▶ [DESCRIPTION OF THE TASK]:
Set down the full data below exactly as given, please.

[Extracted records]

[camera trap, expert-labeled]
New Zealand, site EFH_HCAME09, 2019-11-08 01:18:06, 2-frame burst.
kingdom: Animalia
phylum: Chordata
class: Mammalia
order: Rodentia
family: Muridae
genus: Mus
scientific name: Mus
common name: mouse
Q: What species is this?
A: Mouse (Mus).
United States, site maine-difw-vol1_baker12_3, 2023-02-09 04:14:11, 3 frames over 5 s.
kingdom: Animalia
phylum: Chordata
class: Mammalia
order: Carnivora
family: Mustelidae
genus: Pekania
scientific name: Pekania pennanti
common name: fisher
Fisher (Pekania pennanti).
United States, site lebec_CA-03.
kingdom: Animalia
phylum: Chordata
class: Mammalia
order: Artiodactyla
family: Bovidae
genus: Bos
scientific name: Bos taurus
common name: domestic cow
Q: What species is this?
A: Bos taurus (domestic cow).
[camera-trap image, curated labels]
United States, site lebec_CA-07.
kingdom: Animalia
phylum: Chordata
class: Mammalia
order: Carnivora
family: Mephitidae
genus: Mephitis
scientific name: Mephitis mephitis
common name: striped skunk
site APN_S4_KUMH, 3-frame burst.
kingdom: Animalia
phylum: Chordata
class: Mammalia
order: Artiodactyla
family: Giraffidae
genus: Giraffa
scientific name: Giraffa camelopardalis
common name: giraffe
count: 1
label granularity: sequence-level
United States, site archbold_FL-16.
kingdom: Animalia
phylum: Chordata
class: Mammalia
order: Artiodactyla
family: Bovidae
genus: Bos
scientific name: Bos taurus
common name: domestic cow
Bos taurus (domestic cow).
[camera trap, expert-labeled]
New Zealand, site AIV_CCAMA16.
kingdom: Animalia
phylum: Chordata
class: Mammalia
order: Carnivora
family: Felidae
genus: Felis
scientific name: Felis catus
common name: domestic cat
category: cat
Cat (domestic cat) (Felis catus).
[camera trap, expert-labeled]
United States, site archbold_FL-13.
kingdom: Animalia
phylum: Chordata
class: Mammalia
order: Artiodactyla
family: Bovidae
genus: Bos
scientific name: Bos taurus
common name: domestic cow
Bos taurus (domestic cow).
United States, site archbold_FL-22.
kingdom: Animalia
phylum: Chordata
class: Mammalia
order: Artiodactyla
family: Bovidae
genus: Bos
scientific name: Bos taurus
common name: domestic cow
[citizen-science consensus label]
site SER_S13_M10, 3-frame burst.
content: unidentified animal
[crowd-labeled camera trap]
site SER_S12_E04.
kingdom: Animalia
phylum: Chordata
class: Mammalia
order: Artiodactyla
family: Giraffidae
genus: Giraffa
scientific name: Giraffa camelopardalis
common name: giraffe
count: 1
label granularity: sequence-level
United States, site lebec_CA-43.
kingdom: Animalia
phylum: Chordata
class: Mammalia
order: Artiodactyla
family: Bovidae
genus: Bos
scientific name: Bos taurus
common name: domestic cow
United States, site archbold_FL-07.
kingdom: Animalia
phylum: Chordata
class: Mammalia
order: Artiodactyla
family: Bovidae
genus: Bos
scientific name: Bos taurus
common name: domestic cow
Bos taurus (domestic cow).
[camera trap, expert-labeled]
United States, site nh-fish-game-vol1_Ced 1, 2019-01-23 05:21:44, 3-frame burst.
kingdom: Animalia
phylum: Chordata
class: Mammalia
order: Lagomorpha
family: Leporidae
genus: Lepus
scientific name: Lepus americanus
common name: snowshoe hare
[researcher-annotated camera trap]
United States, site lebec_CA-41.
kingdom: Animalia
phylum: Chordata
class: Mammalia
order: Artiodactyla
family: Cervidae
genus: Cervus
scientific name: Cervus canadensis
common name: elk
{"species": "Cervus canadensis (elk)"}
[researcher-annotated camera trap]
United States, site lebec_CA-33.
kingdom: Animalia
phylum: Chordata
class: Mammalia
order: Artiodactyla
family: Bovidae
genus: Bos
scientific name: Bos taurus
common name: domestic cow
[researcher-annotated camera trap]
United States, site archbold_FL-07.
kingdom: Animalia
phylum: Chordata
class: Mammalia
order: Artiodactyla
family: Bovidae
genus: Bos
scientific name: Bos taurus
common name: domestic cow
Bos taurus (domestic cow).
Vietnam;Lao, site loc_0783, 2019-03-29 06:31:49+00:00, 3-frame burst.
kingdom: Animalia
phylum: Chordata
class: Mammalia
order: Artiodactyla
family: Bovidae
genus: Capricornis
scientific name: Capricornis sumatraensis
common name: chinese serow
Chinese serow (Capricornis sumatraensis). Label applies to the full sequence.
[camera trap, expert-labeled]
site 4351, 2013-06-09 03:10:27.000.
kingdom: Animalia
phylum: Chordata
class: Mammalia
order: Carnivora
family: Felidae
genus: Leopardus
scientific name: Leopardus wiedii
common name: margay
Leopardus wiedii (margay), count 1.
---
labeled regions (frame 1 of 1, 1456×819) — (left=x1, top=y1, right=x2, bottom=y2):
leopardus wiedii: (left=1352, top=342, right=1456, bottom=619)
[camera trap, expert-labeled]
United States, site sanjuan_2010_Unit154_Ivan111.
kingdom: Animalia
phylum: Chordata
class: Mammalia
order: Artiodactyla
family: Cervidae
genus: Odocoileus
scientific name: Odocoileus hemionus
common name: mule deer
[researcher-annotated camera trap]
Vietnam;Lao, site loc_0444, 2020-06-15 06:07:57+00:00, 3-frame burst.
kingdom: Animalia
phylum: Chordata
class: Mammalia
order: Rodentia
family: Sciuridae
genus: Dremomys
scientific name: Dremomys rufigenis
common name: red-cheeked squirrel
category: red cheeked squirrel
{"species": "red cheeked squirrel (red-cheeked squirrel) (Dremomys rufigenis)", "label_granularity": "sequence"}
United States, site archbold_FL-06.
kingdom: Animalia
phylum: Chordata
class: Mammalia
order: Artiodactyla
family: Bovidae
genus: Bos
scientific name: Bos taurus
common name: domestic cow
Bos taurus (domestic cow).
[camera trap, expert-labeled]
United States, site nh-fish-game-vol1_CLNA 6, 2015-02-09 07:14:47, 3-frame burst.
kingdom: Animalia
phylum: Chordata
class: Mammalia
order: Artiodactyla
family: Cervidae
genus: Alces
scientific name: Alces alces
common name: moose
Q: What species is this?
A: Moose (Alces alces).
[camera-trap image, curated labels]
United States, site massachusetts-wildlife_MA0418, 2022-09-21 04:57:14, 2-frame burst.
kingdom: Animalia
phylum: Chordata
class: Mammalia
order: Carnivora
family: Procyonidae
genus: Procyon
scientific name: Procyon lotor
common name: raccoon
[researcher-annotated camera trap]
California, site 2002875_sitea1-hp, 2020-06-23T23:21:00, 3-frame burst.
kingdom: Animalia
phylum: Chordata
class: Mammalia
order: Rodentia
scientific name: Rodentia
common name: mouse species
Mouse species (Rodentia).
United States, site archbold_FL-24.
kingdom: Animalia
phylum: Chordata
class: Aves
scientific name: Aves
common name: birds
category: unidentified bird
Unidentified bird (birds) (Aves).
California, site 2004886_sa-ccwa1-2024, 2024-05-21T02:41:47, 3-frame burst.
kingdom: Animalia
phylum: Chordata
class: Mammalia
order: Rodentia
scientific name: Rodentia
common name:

▶ [RESULT OF THE TASK]:
[camera trap, expert-labeled]
New Zealand, site EFH_HCAME09, 2019-11-08 01:18:06, 2-frame burst.
kingdom: Animalia
phylum: Chordata
class: Mammalia
order: Rodentia
family: Muridae
genus: Mus
scientific name: Mus
common name: mouse
Q: What species is this?
A: Mouse (Mus).
United States, site maine-difw-vol1_baker12_3, 2023-02-09 04:14:11, 3 frames over 5 s.
kingdom: Animalia
phylum: Chordata
class: Mammalia
order: Carnivora
family: Mustelidae
genus: Pekania
scientific name: Pekania pennanti
common name: fisher
Fisher (Pekania pennanti).
United States, site lebec_CA-03.
kingdom: Animalia
phylum: Chordata
class: Mammalia
order: Artiodactyla
family: Bovidae
genus: Bos
scientific name: Bos taurus
common name: domestic cow
Q: What species is this?
A: Bos taurus (domestic cow).
[camera-trap image, curated labels]
United States, site lebec_CA-07.
kingdom: Animalia
phylum: Chordata
class: Mammalia
order: Carnivora
family: Mephitidae
genus: Mephitis
scientific name: Mephitis mephitis
common name: striped skunk
site APN_S4_KUMH, 3-frame burst.
kingdom: Animalia
phylum: Chordata
class: Mammalia
order: Artiodactyla
family: Giraffidae
genus: Giraffa
scientific name: Giraffa camelopardalis
common name: giraffe
count: 1
label granularity: sequence-level
United States, site archbold_FL-16.
kingdom: Animalia
phylum: Chordata
class: Mammalia
order: Artiodactyla
family: Bovidae
genus: Bos
scientific name: Bos taurus
common name: domestic cow
Bos taurus (domestic cow).
[camera trap, expert-labeled]
New Zealand, site AIV_CCAMA16.
kingdom: Animalia
phylum: Chordata
class: Mammalia
order: Carnivora
family: Felidae
genus: Felis
scientific name: Felis catus
common name: domestic cat
category: cat
Cat (domestic cat) (Felis catus).
[camera trap, expert-labeled]
United States, site archbold_FL-13.
kingdom: Animalia
phylum: Chordata
class: Mammalia
order: Artiodactyla
family: Bovidae
genus: Bos
scientific name: Bos taurus
common name: domestic cow
Bos taurus (domestic cow).
United States, site archbold_FL-22.
kingdom: Animalia
phylum: Chordata
class: Mammalia
order: Artiodactyla
family: Bovidae
genus: Bos
scientific name: Bos taurus
common name: domestic cow
[citizen-science consensus label]
site SER_S13_M10, 3-frame burst.
content: unidentified animal
[crowd-labeled camera trap]
site SER_S12_E04.
kingdom: Animalia
phylum: Chordata
class: Mammalia
order: Artiodactyla
family: Giraffidae
genus: Giraffa
scientific name: Giraffa camelopardalis
common name: giraffe
count: 1
label granularity: sequence-level
United States, site lebec_CA-43.
kingdom: Animalia
phylum: Chordata
class: Mammalia
order: Artiodactyla
family: Bovidae
genus: Bos
scientific name: Bos taurus
common name: domestic cow
United States, site archbold_FL-07.
kingdom: Animalia
phylum: Chordata
class: Mammalia
order: Artiodactyla
family: Bovidae
genus: Bos
scientific name: Bos taurus
common name: domestic cow
Bos taurus (domestic cow).
[camera trap, expert-labeled]
United States, site nh-fish-game-vol1_Ced 1, 2019-01-23 05:21:44, 3-frame burst.
kingdom: Animalia
phylum: Chordata
class: Mammalia
order: Lagomorpha
family: Leporidae
genus: Lepus
scientific name: Lepus americanus
common name: snowshoe hare
[researcher-annotated camera trap]
United States, site lebec_CA-41.
kingdom: Animalia
phylum: Chordata
class: Mammalia
order: Artiodactyla
family: Cervidae
genus: Cervus
scientific name: Cervus canadensis
common name: elk
{"species": "Cervus canadensis (elk)"}
[researcher-annotated camera trap]
United States, site lebec_CA-33.
kingdom: Animalia
phylum: Chordata
class: Mammalia
order: Artiodactyla
family: Bovidae
genus: Bos
scientific name: Bos taurus
common name: domestic cow
[researcher-annotated camera trap]
United States, site archbold_FL-07.
kingdom: Animalia
phylum: Chordata
class: Mammalia
order: Artiodactyla
family: Bovidae
genus: Bos
scientific name: Bos taurus
common name: domestic cow
Bos taurus (domestic cow).
Vietnam;Lao, site loc_0783, 2019-03-29 06:31:49+00:00, 3-frame burst.
kingdom: Animalia
phylum: Chordata
class: Mammalia
order: Artiodactyla
family: Bovidae
genus: Capricornis
scientific name: Capricornis sumatraensis
common name: chinese serow
Chinese serow (Capricornis sumatraensis). Label applies to the full sequence.
[camera trap, expert-labeled]
site 4351, 2013-06-09 03:10:27.000.
kingdom: Animalia
phylum: Chordata
class: Mammalia
order: Carnivora
family: Felidae
genus: Leopardus
scientific name: Leopardus wiedii
common name: margay
Leopardus wiedii (margay), count 1.
---
labeled regions (frame 1 of 1, 1456×819) — (left=x1, top=y1, right=x2, bottom=y2):
leopardus wiedii: (left=1352, top=342, right=1456, bottom=619)
[camera trap, expert-labeled]
United States, site sanjuan_2010_Unit154_Ivan111.
kingdom: Animalia
phylum: Chordata
class: Mammalia
order: Artiodactyla
family: Cervidae
genus: Odocoileus
scientific name: Odocoileus hemionus
common name: mule deer
[researcher-annotated camera trap]
Vietnam;Lao, site loc_0444, 2020-06-15 06:07:57+00:00, 3-frame burst.
kingdom: Animalia
phylum: Chordata
class: Mammalia
order: Rodentia
family: Sciuridae
genus: Dremomys
scientific name: Dremomys rufigenis
common name: red-cheeked squirrel
category: red cheeked squirrel
{"species": "red cheeked squirrel (red-cheeked squirrel) (Dremomys rufigenis)", "label_granularity": "sequence"}
United States, site archbold_FL-06.
kingdom: Animalia
phylum: Chordata
class: Mammalia
order: Artiodactyla
family: Bovidae
genus: Bos
scientific name: Bos taurus
common name: domestic cow
Bos taurus (domestic cow).
[camera trap, expert-labeled]
United States, site nh-fish-game-vol1_CLNA 6, 2015-02-09 07:14:47, 3-frame burst.
kingdom: Animalia
phylum: Chordata
class: Mammalia
order: Artiodactyla
family: Cervidae
genus: Alces
scientific name: Alces alces
common name: moose
Q: What species is this?
A: Moose (Alces alces).
[camera-trap image, curated labels]
United States, site massachusetts-wildlife_MA0418, 2022-09-21 04:57:14, 2-frame burst.
kingdom: Animalia
phylum: Chordata
class: Mammalia
order: Carnivora
family: Procyonidae
genus: Procyon
scientific name: Procyon lotor
common name: raccoon
[researcher-annotated camera trap]
California, site 2002875_sitea1-hp, 2020-06-23T23:21:00, 3-frame burst.
kingdom: Animalia
phylum: Chordata
class: Mammalia
order: Rodentia
scientific name: Rodentia
common name: mouse species
Mouse species (Rodentia).
United States, site archbold_FL-24.
kingdom: Animalia
phylum: Chordata
class: Aves
scientific name: Aves
common name: birds
category: unidentified bird
Unidentified bird (birds) (Aves).
California, site 2004886_sa-ccwa1-2024, 2024-05-21T02:41:47, 3-frame burst.
kingdom: Animalia
phylum: Chordata
class: Mammalia
order: Rodentia
scientific name: Rodentia
common name:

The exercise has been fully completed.